Rent prices in the UK set to soar 15% by 2023

Rent prices in the UK set to soar 15% by 2023

Thursday, August 9, 2018

Rent prices are predicted to rocket 15% over the next five years as the supply of new property onto the market continues to dry up while demand increases.

A survey carried out by the Royal Institution of Chartered Surveyors (RICS) showed 22% more respondents reporting a fall in new landlord instructions in the last three months.

Rents are projected to increase by a little short of 2% nationally over the next 12 months.

However, RICS said the longer term outlook will see a mammoth 15% added to rents by 2023.

The organisation said the figures reflect the shift in the Buy to Let market following tax changes, resulting in smaller-scale landlords exiting the sector.

"The shortfall in supply over the medium term is expected to force a cumulative rise of around 15% by the middle of 2023," it said.

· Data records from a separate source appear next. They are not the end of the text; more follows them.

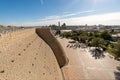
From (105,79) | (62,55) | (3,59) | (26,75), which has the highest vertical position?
(3,59)

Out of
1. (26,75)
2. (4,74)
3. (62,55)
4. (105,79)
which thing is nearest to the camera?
(4,74)

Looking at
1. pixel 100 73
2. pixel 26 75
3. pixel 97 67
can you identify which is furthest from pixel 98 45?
pixel 26 75

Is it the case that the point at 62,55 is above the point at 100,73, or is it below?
above

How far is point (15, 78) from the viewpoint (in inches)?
233

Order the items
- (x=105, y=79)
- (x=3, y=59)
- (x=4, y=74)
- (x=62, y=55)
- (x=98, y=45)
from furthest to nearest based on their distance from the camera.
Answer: (x=98, y=45) → (x=62, y=55) → (x=105, y=79) → (x=3, y=59) → (x=4, y=74)

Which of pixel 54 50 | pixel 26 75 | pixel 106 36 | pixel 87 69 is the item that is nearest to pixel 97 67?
pixel 87 69

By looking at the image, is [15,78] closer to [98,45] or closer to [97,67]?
[97,67]

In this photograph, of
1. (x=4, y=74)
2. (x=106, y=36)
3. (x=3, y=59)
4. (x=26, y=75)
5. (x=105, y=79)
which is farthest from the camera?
(x=106, y=36)

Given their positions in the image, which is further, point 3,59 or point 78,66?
point 78,66

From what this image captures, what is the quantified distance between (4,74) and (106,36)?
180 ft

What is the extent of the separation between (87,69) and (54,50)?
5351mm

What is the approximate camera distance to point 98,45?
3466 cm

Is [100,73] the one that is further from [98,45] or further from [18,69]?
[98,45]

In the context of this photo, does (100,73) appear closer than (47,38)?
Yes
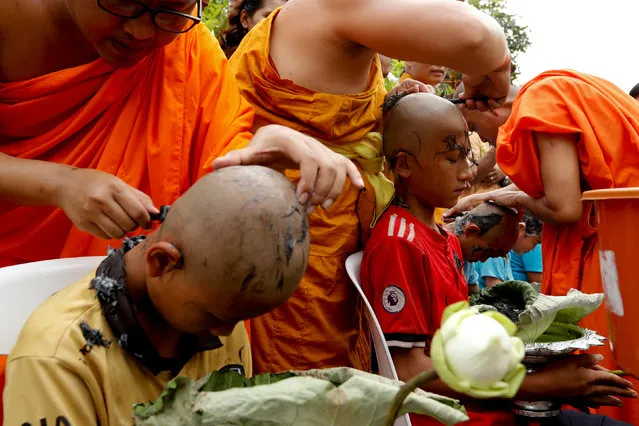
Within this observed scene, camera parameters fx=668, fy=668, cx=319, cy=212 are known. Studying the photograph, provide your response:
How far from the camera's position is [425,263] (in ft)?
6.50

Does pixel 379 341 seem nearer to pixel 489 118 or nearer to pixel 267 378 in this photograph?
pixel 267 378

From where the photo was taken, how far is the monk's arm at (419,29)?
1.75 metres

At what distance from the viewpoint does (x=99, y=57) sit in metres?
1.79

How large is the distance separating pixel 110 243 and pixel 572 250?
1.67m

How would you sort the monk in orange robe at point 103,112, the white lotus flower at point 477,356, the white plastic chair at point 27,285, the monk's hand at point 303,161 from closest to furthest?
the white lotus flower at point 477,356 < the monk's hand at point 303,161 < the white plastic chair at point 27,285 < the monk in orange robe at point 103,112

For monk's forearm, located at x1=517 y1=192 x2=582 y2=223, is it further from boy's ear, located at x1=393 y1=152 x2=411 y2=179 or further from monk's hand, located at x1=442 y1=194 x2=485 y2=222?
boy's ear, located at x1=393 y1=152 x2=411 y2=179

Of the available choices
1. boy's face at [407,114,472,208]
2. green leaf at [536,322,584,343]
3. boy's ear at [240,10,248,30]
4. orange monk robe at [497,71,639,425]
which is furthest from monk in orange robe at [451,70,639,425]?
boy's ear at [240,10,248,30]

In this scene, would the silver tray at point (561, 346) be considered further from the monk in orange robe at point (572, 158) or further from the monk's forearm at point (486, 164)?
the monk's forearm at point (486, 164)

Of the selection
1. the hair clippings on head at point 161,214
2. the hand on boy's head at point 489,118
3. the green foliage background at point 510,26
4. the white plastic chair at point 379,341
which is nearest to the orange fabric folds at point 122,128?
the hair clippings on head at point 161,214

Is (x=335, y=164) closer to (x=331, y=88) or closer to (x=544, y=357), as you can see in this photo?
(x=331, y=88)

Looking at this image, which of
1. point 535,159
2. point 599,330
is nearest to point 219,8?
point 535,159

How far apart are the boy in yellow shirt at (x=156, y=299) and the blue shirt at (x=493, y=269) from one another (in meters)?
2.88

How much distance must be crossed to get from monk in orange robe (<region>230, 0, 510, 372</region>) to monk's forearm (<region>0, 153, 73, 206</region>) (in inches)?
25.5

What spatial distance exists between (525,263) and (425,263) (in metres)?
2.42
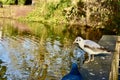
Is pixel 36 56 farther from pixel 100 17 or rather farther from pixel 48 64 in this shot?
pixel 100 17

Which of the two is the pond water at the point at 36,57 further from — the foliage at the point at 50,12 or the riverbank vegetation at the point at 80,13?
the foliage at the point at 50,12

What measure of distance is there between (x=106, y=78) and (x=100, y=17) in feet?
66.3

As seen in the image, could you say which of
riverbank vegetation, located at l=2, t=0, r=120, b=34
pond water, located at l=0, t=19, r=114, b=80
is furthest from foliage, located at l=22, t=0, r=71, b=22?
pond water, located at l=0, t=19, r=114, b=80

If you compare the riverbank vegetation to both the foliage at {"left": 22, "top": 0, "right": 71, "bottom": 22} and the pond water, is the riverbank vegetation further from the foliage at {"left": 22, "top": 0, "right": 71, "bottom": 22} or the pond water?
the pond water

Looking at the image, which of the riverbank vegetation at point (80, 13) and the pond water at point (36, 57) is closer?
the pond water at point (36, 57)

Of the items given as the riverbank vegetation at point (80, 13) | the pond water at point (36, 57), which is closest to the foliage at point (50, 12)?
the riverbank vegetation at point (80, 13)

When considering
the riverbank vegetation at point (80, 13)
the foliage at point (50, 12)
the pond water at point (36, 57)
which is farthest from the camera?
the foliage at point (50, 12)

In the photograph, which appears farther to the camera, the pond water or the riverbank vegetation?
the riverbank vegetation

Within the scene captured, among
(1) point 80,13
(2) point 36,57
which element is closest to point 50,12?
(1) point 80,13

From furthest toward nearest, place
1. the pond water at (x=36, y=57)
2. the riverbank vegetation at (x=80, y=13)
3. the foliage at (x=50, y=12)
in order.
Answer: the foliage at (x=50, y=12), the riverbank vegetation at (x=80, y=13), the pond water at (x=36, y=57)

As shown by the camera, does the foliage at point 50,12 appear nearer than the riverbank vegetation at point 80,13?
No

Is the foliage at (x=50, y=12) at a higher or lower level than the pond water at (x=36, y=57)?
higher

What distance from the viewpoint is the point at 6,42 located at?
61.7 feet

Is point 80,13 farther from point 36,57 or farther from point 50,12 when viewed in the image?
point 36,57
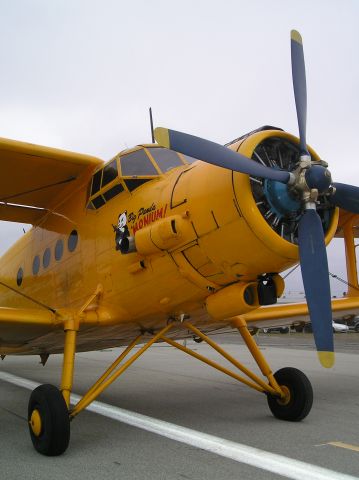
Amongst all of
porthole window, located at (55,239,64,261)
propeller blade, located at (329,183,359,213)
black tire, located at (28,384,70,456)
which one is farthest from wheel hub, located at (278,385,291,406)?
porthole window, located at (55,239,64,261)

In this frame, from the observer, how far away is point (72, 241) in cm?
756

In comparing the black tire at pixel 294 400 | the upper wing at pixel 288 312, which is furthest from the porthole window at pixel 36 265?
the black tire at pixel 294 400

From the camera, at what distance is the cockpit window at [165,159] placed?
6.31 meters

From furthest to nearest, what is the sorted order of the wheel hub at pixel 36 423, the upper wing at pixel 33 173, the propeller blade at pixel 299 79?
the upper wing at pixel 33 173, the propeller blade at pixel 299 79, the wheel hub at pixel 36 423

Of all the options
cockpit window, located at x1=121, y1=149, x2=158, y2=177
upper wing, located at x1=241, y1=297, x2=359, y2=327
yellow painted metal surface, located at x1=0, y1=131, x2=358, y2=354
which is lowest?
upper wing, located at x1=241, y1=297, x2=359, y2=327

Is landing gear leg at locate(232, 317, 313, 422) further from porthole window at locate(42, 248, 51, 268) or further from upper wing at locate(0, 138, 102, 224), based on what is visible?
upper wing at locate(0, 138, 102, 224)

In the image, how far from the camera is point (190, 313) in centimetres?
642

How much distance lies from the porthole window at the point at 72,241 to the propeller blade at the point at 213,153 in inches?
128

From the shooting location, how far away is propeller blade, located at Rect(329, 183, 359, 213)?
17.4 ft

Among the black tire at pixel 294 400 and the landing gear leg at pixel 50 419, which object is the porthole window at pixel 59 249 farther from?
the black tire at pixel 294 400

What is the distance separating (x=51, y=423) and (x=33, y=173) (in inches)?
165

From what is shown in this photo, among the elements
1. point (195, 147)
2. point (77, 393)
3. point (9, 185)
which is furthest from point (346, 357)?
point (195, 147)

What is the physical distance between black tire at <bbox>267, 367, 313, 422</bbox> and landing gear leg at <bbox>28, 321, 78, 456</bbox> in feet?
9.74

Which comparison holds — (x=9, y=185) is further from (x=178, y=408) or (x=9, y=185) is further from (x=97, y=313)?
(x=178, y=408)
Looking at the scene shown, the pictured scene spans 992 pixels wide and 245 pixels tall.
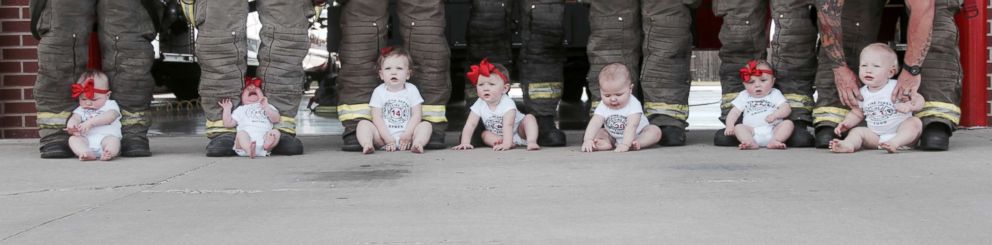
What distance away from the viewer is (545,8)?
680 centimetres

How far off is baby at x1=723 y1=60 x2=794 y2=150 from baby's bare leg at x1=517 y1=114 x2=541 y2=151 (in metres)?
0.93

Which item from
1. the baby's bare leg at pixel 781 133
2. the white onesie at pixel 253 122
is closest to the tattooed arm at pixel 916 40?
the baby's bare leg at pixel 781 133

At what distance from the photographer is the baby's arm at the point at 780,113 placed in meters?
6.23

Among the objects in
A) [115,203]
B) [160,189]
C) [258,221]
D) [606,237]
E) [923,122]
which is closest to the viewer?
[606,237]

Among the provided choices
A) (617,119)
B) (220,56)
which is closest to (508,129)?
(617,119)

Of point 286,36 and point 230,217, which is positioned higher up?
point 286,36

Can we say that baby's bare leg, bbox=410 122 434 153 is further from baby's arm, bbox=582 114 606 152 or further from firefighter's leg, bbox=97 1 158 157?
firefighter's leg, bbox=97 1 158 157

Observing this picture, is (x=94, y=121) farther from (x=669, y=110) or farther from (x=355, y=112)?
(x=669, y=110)

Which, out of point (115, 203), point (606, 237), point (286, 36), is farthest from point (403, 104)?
point (606, 237)

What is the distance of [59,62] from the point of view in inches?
242

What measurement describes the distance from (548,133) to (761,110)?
43.0 inches

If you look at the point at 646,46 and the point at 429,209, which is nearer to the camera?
the point at 429,209

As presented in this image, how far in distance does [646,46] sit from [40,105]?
2960 mm

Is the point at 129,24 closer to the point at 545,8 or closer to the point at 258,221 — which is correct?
the point at 545,8
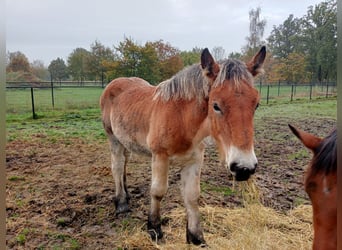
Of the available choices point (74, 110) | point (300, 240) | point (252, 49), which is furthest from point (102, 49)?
point (300, 240)

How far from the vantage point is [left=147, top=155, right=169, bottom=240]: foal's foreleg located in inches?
89.0

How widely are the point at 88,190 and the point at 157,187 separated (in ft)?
4.49

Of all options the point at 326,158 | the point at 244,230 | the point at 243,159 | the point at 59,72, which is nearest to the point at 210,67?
the point at 243,159

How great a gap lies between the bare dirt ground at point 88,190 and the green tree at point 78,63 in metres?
4.26

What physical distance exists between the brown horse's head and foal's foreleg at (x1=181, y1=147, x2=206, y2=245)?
60 centimetres

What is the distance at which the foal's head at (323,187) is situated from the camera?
805 mm

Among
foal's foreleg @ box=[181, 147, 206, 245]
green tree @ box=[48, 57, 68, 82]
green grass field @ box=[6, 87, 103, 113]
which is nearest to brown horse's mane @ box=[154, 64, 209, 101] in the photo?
foal's foreleg @ box=[181, 147, 206, 245]

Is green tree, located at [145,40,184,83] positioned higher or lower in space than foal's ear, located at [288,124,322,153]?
higher

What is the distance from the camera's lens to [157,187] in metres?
2.32

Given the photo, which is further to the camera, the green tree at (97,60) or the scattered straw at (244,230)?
the green tree at (97,60)

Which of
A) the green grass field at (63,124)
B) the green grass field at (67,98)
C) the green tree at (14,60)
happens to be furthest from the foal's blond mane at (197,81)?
the green grass field at (67,98)

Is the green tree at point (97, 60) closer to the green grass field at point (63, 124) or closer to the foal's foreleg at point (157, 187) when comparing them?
the green grass field at point (63, 124)

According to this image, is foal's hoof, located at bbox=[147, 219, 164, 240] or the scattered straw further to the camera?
foal's hoof, located at bbox=[147, 219, 164, 240]

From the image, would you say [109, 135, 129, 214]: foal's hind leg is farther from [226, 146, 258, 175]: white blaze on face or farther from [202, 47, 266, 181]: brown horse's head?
[226, 146, 258, 175]: white blaze on face
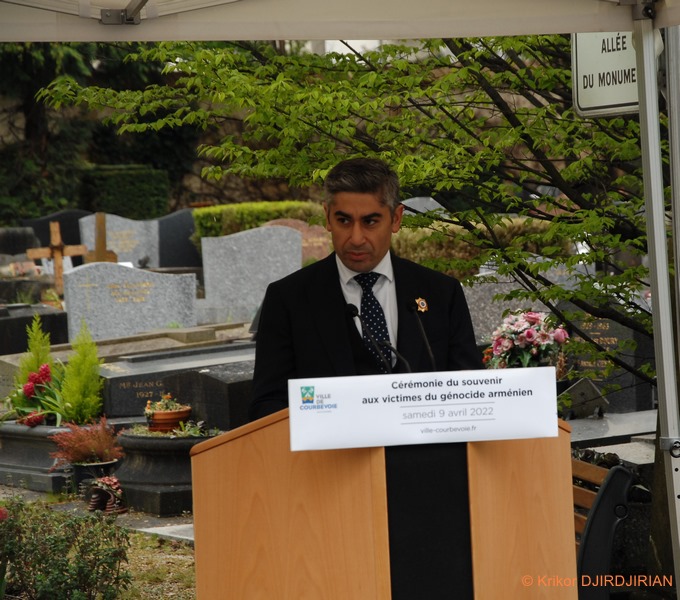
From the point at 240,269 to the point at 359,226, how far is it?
52.1ft

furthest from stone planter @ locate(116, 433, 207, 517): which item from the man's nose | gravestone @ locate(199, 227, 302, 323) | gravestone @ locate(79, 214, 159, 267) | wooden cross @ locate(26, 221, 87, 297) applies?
gravestone @ locate(79, 214, 159, 267)

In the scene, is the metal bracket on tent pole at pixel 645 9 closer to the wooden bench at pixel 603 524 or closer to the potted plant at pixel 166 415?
the wooden bench at pixel 603 524

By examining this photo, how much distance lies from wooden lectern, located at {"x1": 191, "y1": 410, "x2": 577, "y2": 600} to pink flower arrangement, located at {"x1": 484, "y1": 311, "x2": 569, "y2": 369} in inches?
268

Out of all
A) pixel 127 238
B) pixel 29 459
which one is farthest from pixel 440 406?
pixel 127 238

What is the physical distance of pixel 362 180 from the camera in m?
3.24

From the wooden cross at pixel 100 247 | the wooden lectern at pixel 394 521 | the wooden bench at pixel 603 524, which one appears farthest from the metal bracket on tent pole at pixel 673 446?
the wooden cross at pixel 100 247

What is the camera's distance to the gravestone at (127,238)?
24188 millimetres

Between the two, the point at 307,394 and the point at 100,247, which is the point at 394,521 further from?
the point at 100,247

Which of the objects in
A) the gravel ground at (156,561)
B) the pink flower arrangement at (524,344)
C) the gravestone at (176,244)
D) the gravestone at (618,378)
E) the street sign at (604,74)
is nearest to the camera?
the street sign at (604,74)

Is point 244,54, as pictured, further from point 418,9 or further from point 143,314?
point 143,314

East Anglia and the South West are expected to see the sharpest growth over the period.

RICS chief economist Simon Rubinsohn added: "The impact of recent and ongoing tax changes is clearly having a material impact on the Buy to Let sector as intended.

"The risk, as we have highlighted previously, is that a reduced pipeline of supply will gradually feed through into higher rents in the absence of either a significant uplift in the Build to Rent programme or government funded social housing.

"At the present time, there is little evidence that either is likely to make up the shortfall.

"This augurs ill for those many households for whom owner occupation is either out of reach financially or just not a suitable tenure."


Why are rents increasing?

Last year, the Conservative party introduced a new tax system for buy-to-let landlords. They used to be able to deduct the cost of their mortgage interest before calculating their tax liability for rental properties.

Now, the interest is included and they are granted a 20% credit towards the cost, meaning they pay more.

Some landlords have chosen to sell their properties because they’re no longer profitable after the changes.

Research conducted by Capital Economics for the National Landlords’ Association found that 20% of landlords were planning on selling properties within the next year.